- [Exercise]
Return exactly, please, the line that contains "Meng Wwt-003 Model" and every line after it through the end of the material that follows, leaving pictures aside.
# # # # # # #
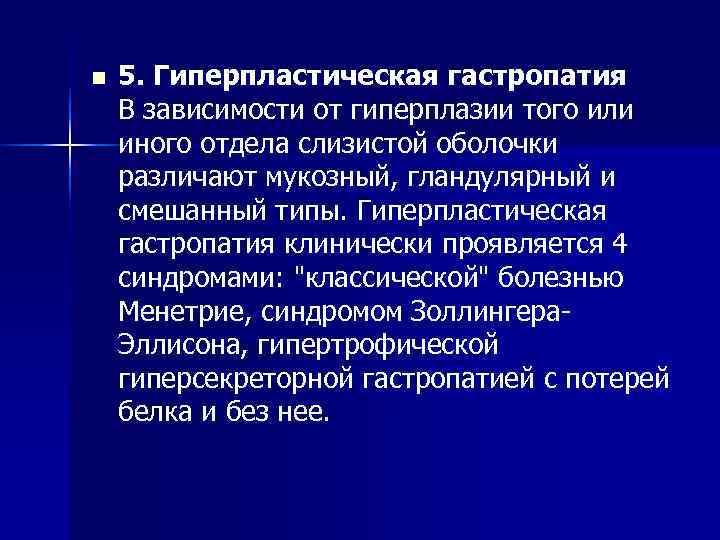 n  5. Гиперпластическая гастропатия В зависимости от гиперплазии того или иного отдела слизистой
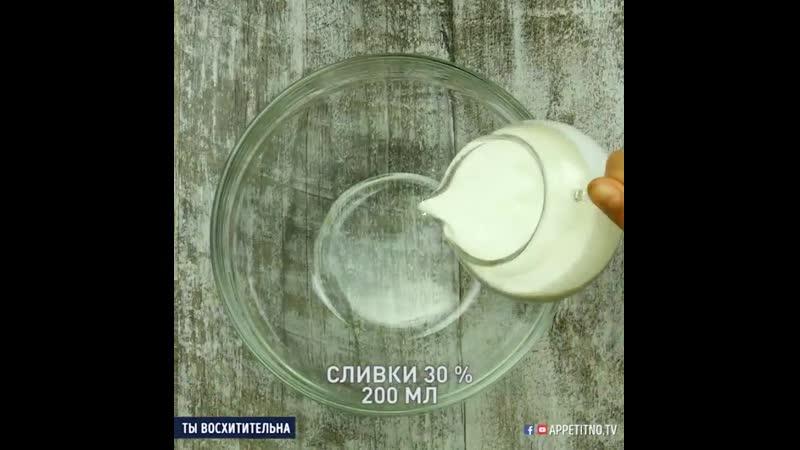 Большой молочный ломтик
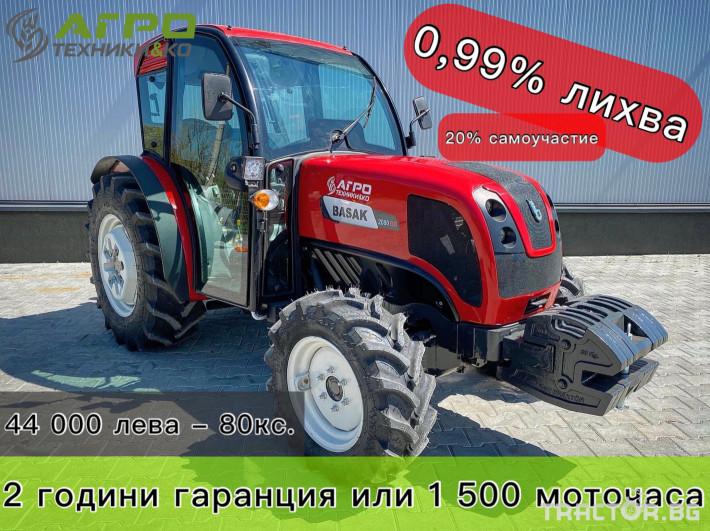 Трактори Basak 2080 BB (НАЛИЧЕН) 0 - Трактор БГ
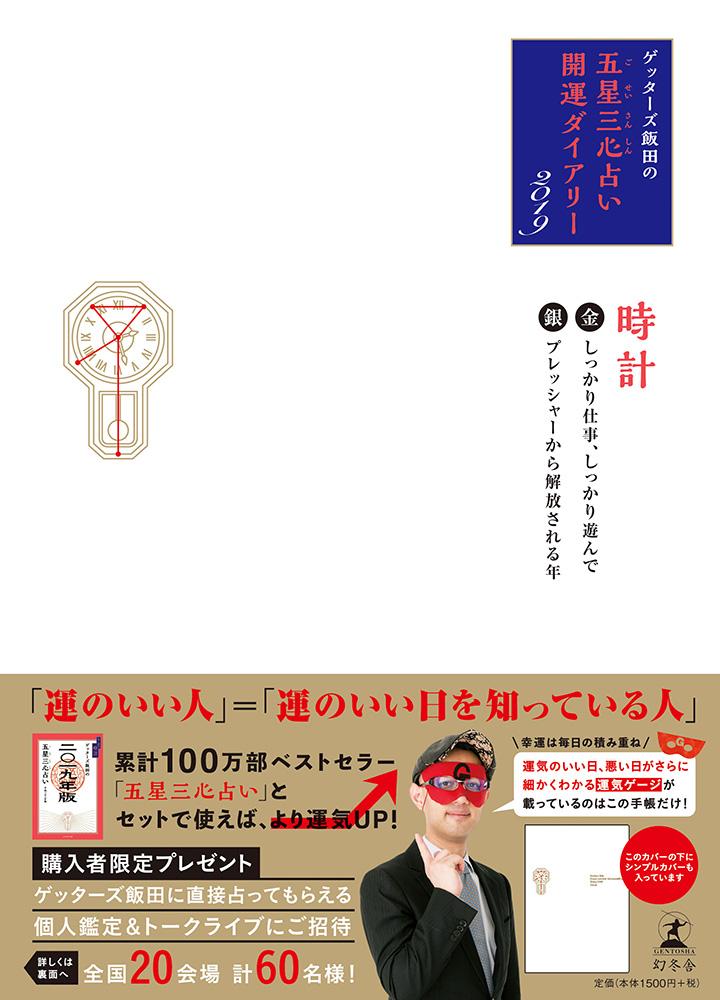 占い 2020 ゲッターズ 飯田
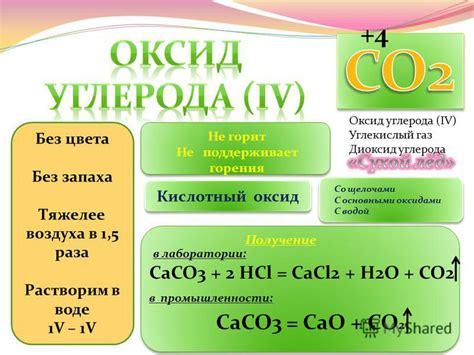 Что тяжелее угарный газ или воздух? Воздух или углекислый газ?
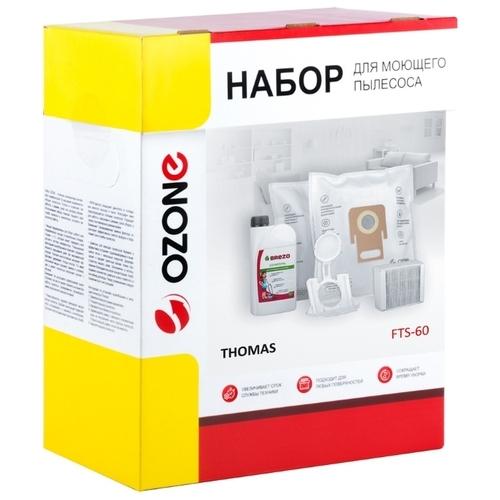 Ozone Набор для моющих пылесосов FTS-60
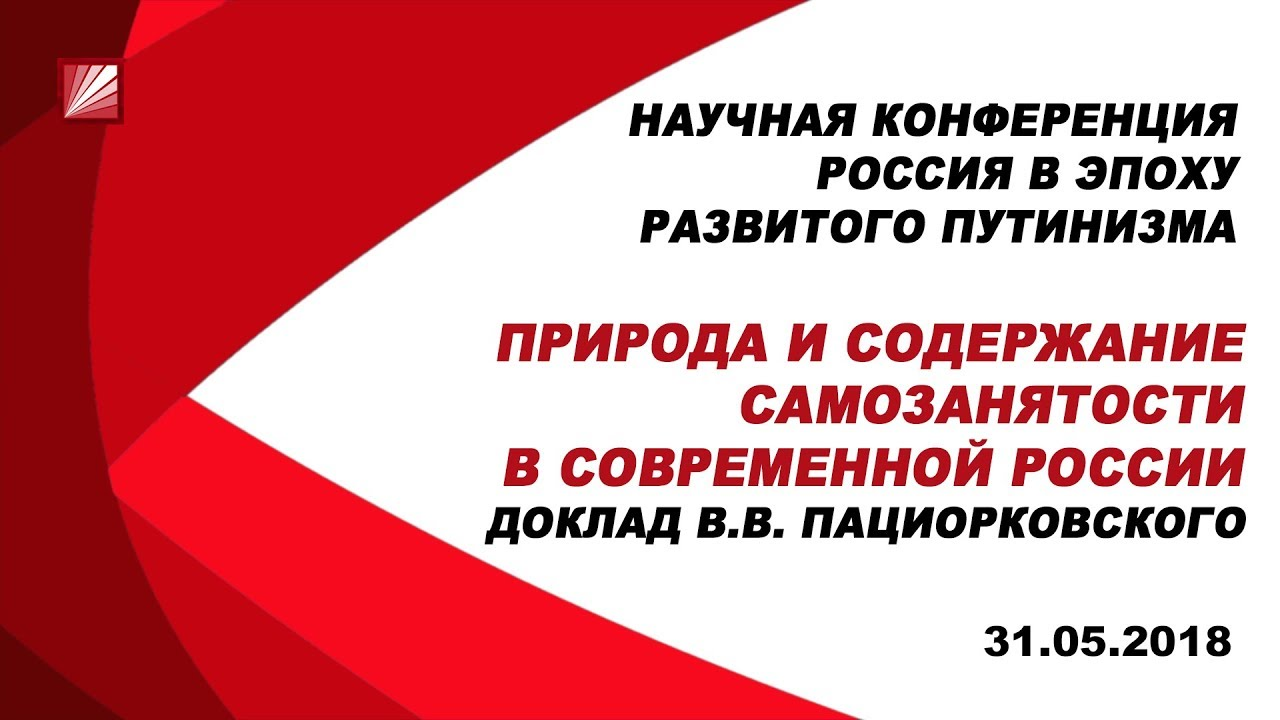 Природа и содержание самозанятости в современной России - доклад Пациорковского В.В. (ИСЭПН РАН)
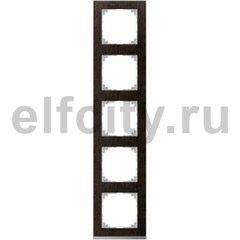Рамка 5 постов, для горизонтального/ вертикального монтажа, венге/алюминий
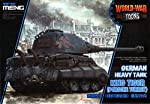 Meng Wwt-003 Model - German King Tiger (porsche Turret) World War Toons from Meng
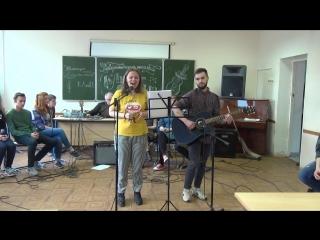 Алеся Полуянова - Нева (гитара и шутки - Егор Бибиков)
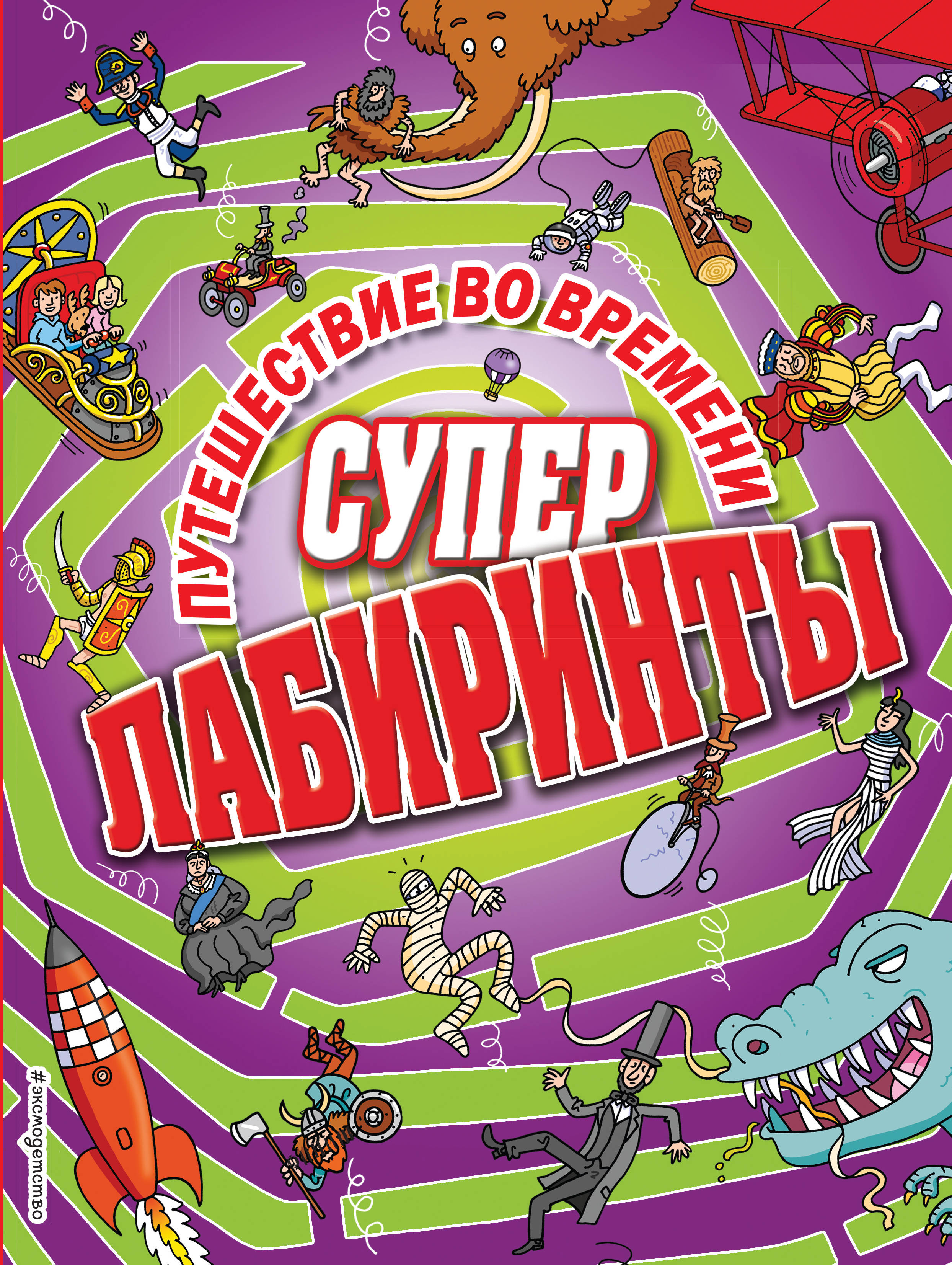 Zakazat.ru: Путешествие во времени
# # # # # # #
- [Output of the task]
 Meng Wwt-003 Model - German King Tiger (porsche Turret) World War Toons from Meng
 Алеся Полуянова - Нева (гитара и шутки - Егор Бибиков)
 Zakazat.ru: Путешествие во времени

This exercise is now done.